WHAT THE TASK REQUIRES: Find every line in the records below that holds the word "camera" and copy it.

── EXTRACTED INFORMATION ──

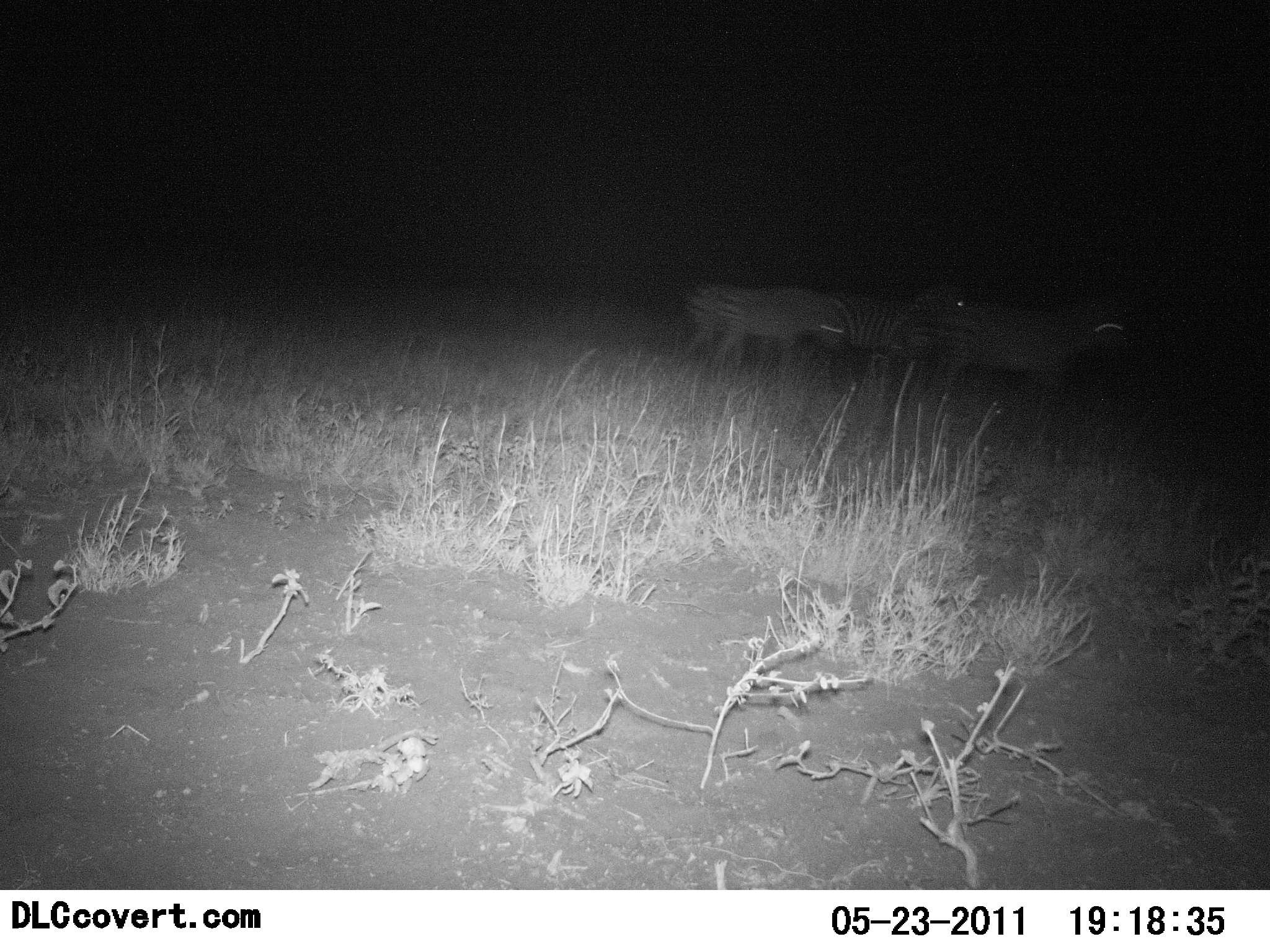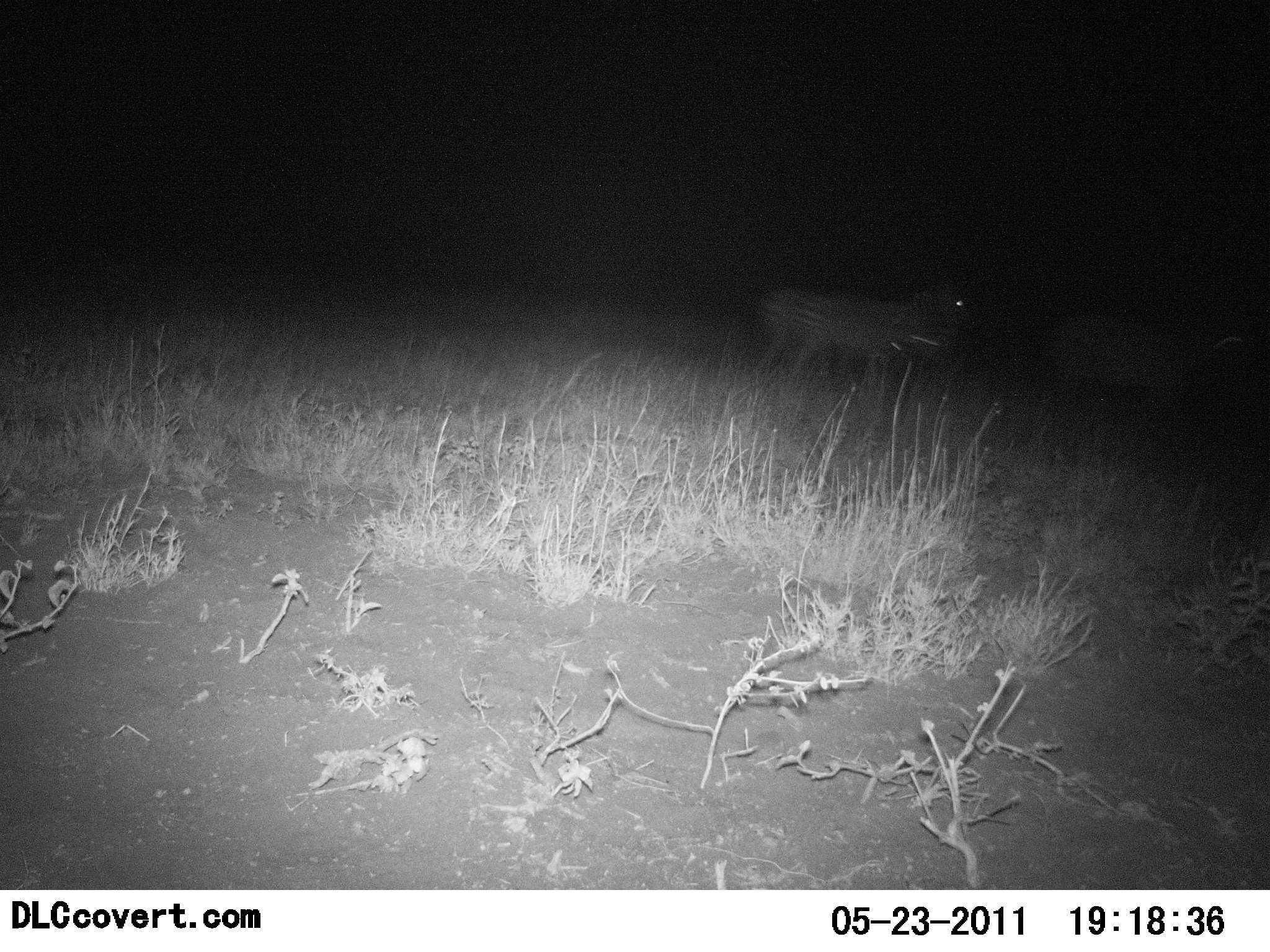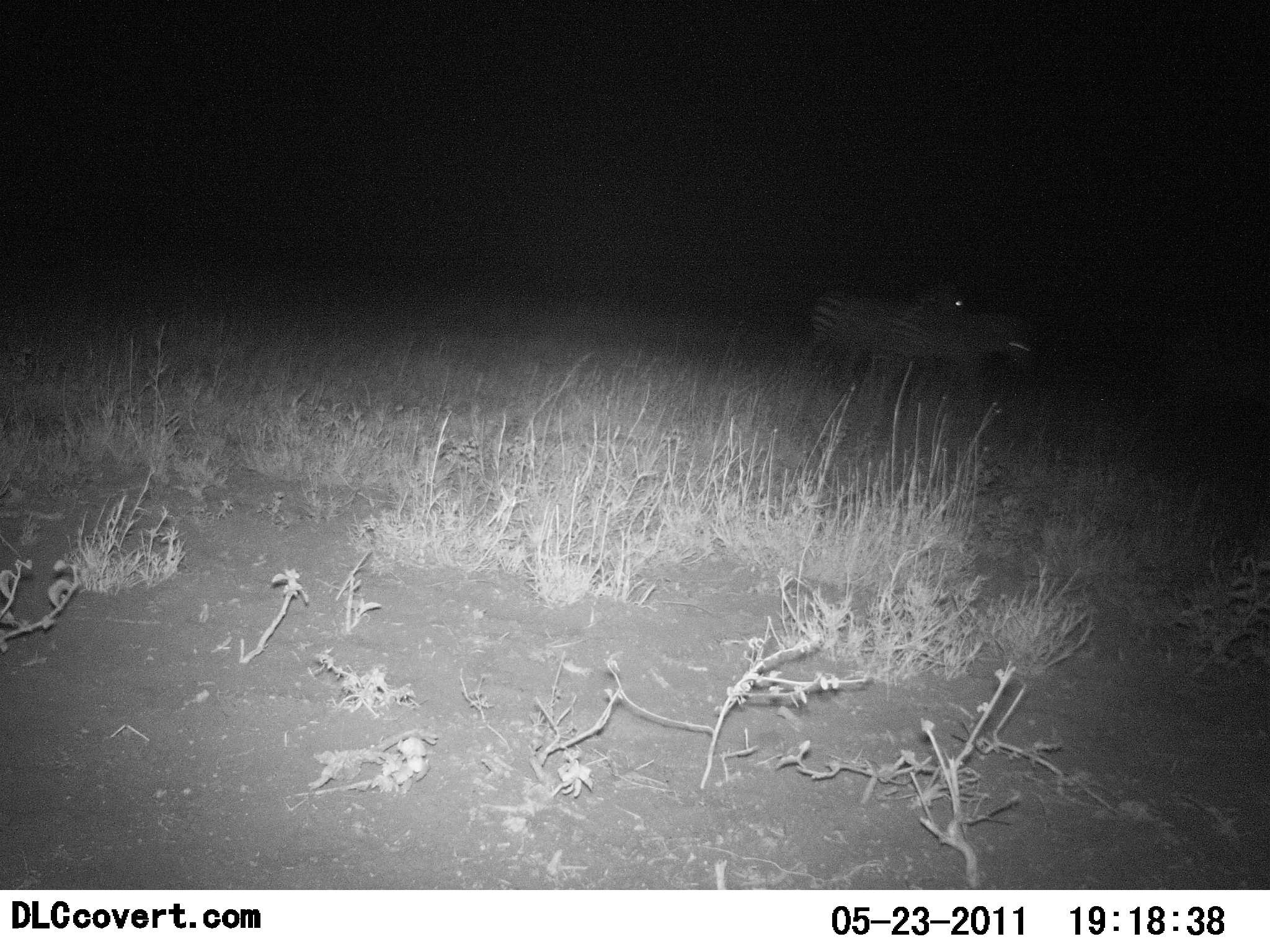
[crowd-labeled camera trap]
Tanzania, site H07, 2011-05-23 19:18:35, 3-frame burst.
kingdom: Animalia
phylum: Chordata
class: Mammalia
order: Perissodactyla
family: Equidae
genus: Equus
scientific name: Equus quagga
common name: plains zebra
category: zebra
Zebra (plains zebra) (Equus quagga), count 3. Behavior (volunteer vote fractions): standing 20%, resting 0%, moving 100%, interacting 0%. Young present (vote fraction): 0%. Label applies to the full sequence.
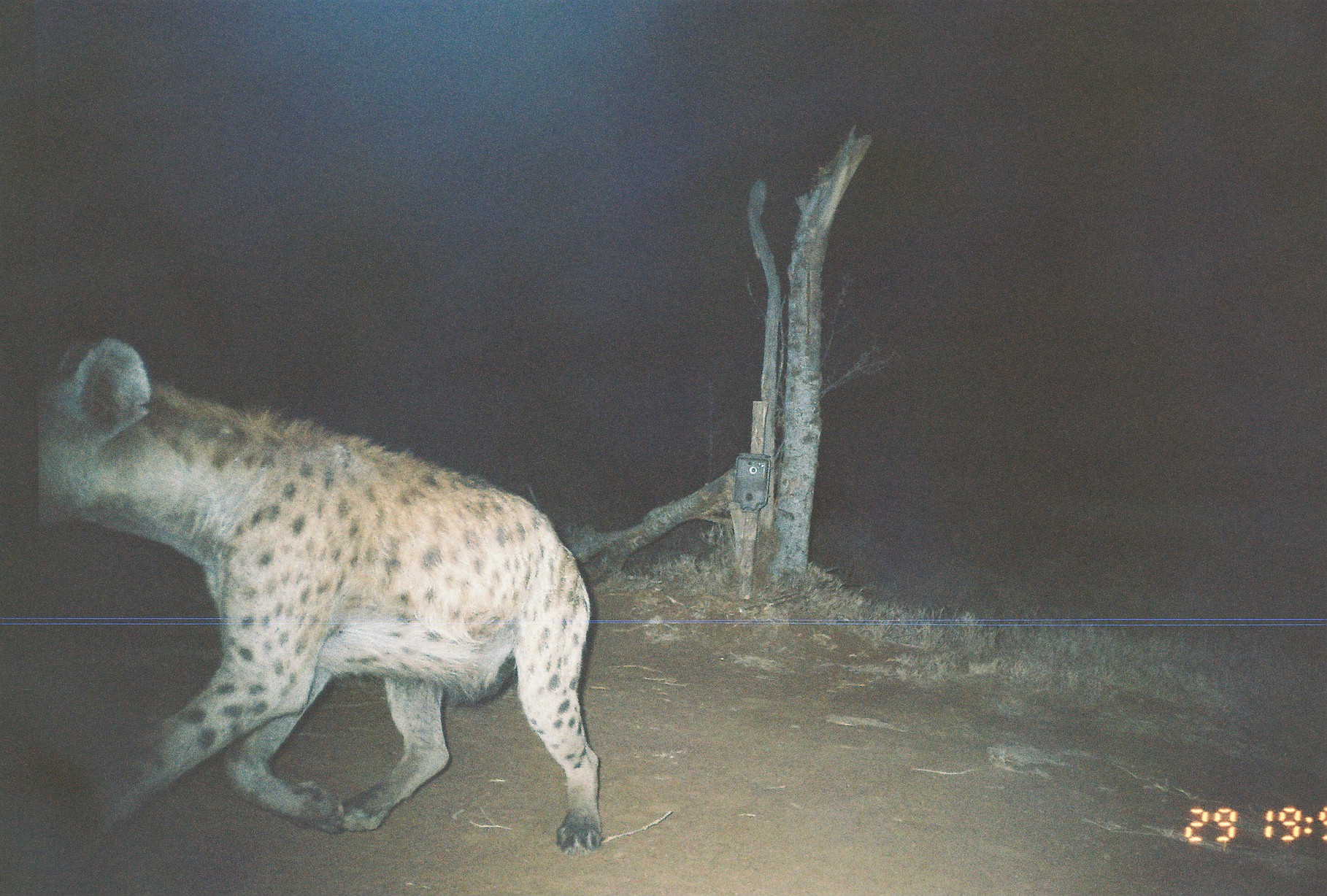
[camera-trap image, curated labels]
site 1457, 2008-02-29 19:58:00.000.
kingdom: Animalia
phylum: Chordata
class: Mammalia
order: Carnivora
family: Hyaenidae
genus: Crocuta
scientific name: Crocuta crocuta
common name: spotted hyena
Crocuta crocuta (spotted hyena), count 1.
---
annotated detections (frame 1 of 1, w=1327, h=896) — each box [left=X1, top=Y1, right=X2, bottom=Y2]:
crocuta crocuta: [left=31, top=326, right=604, bottom=881]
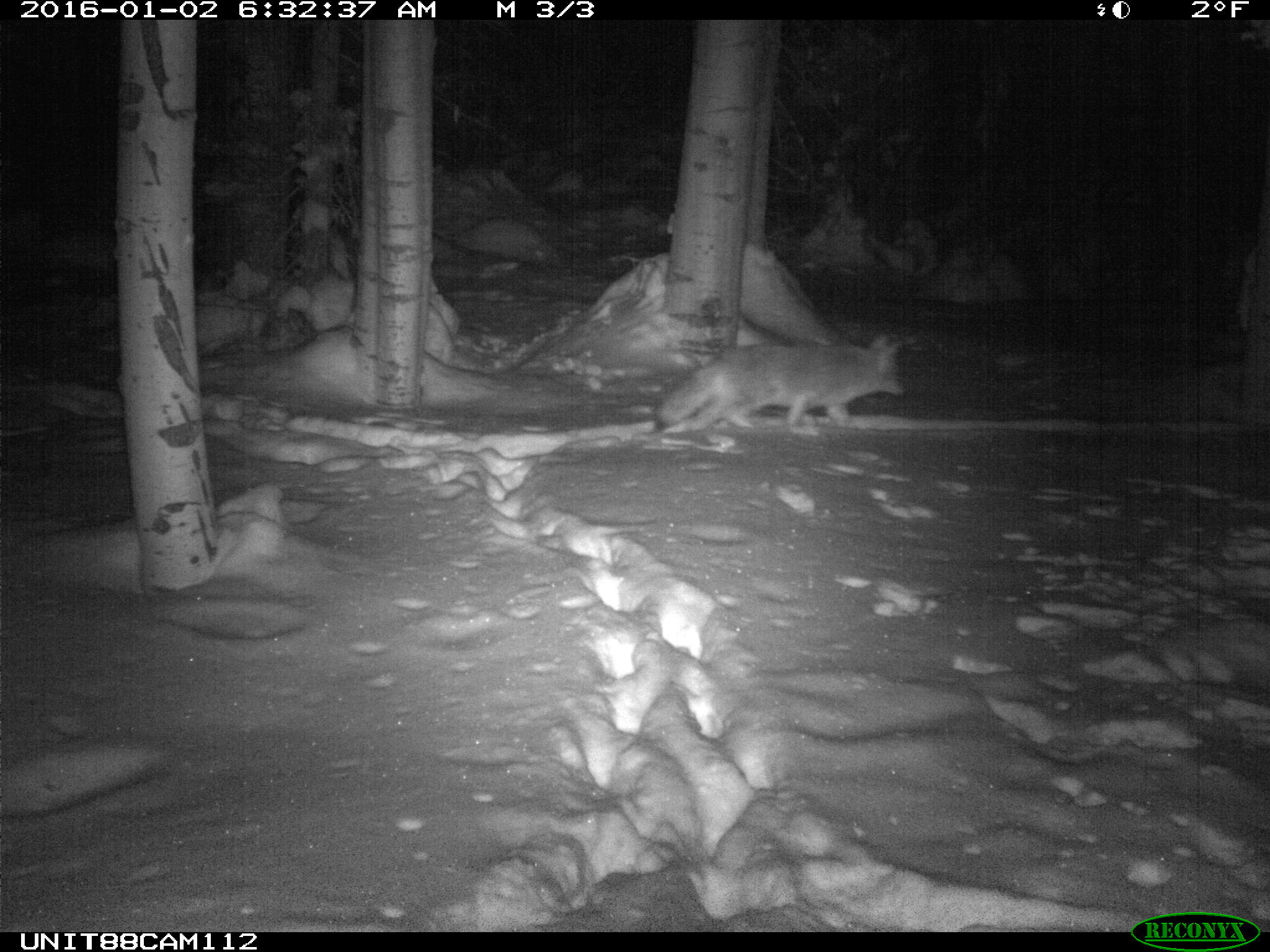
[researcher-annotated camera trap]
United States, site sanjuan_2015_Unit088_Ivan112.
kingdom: Animalia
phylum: Chordata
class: Mammalia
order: Carnivora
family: Canidae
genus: Canis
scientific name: Canis latrans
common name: coyote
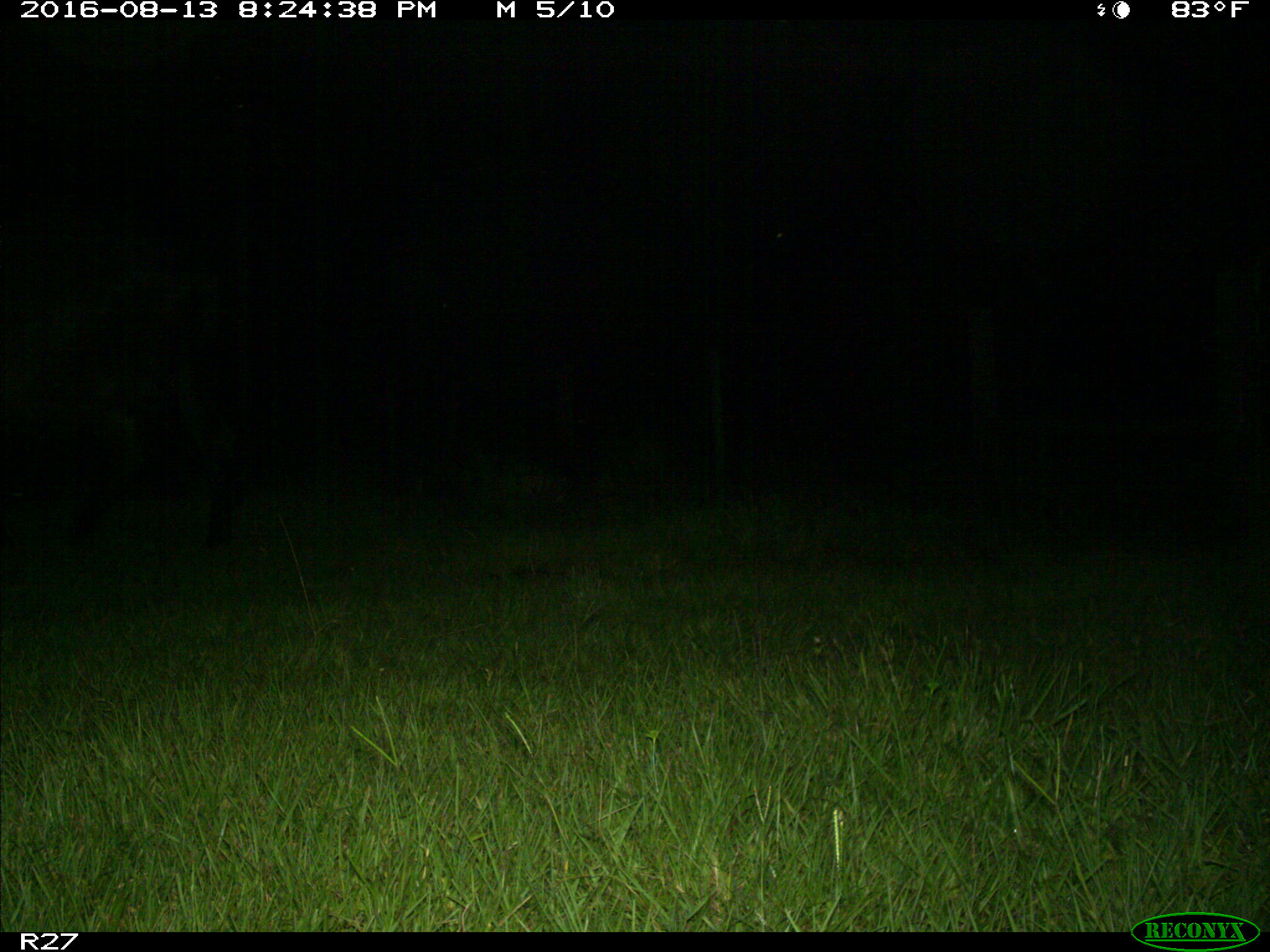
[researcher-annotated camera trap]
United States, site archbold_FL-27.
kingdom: Animalia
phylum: Chordata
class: Mammalia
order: Artiodactyla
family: Bovidae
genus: Bos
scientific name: Bos taurus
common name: domestic cow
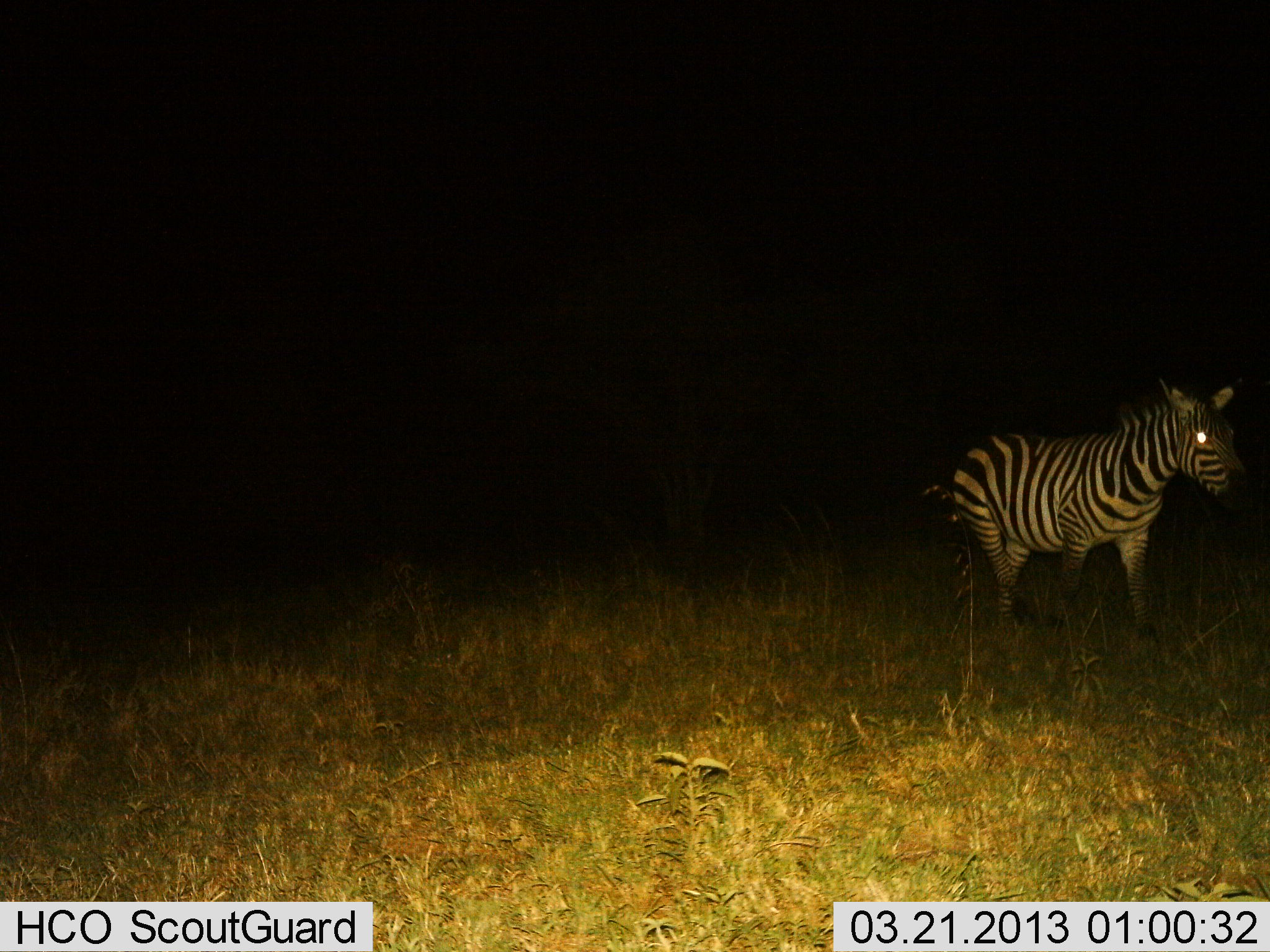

───

REPLY TO THE TASK:
[crowd-labeled camera trap]
[camera-trap image, curated labels]
[researcher-annotated camera trap]
[researcher-annotated camera trap]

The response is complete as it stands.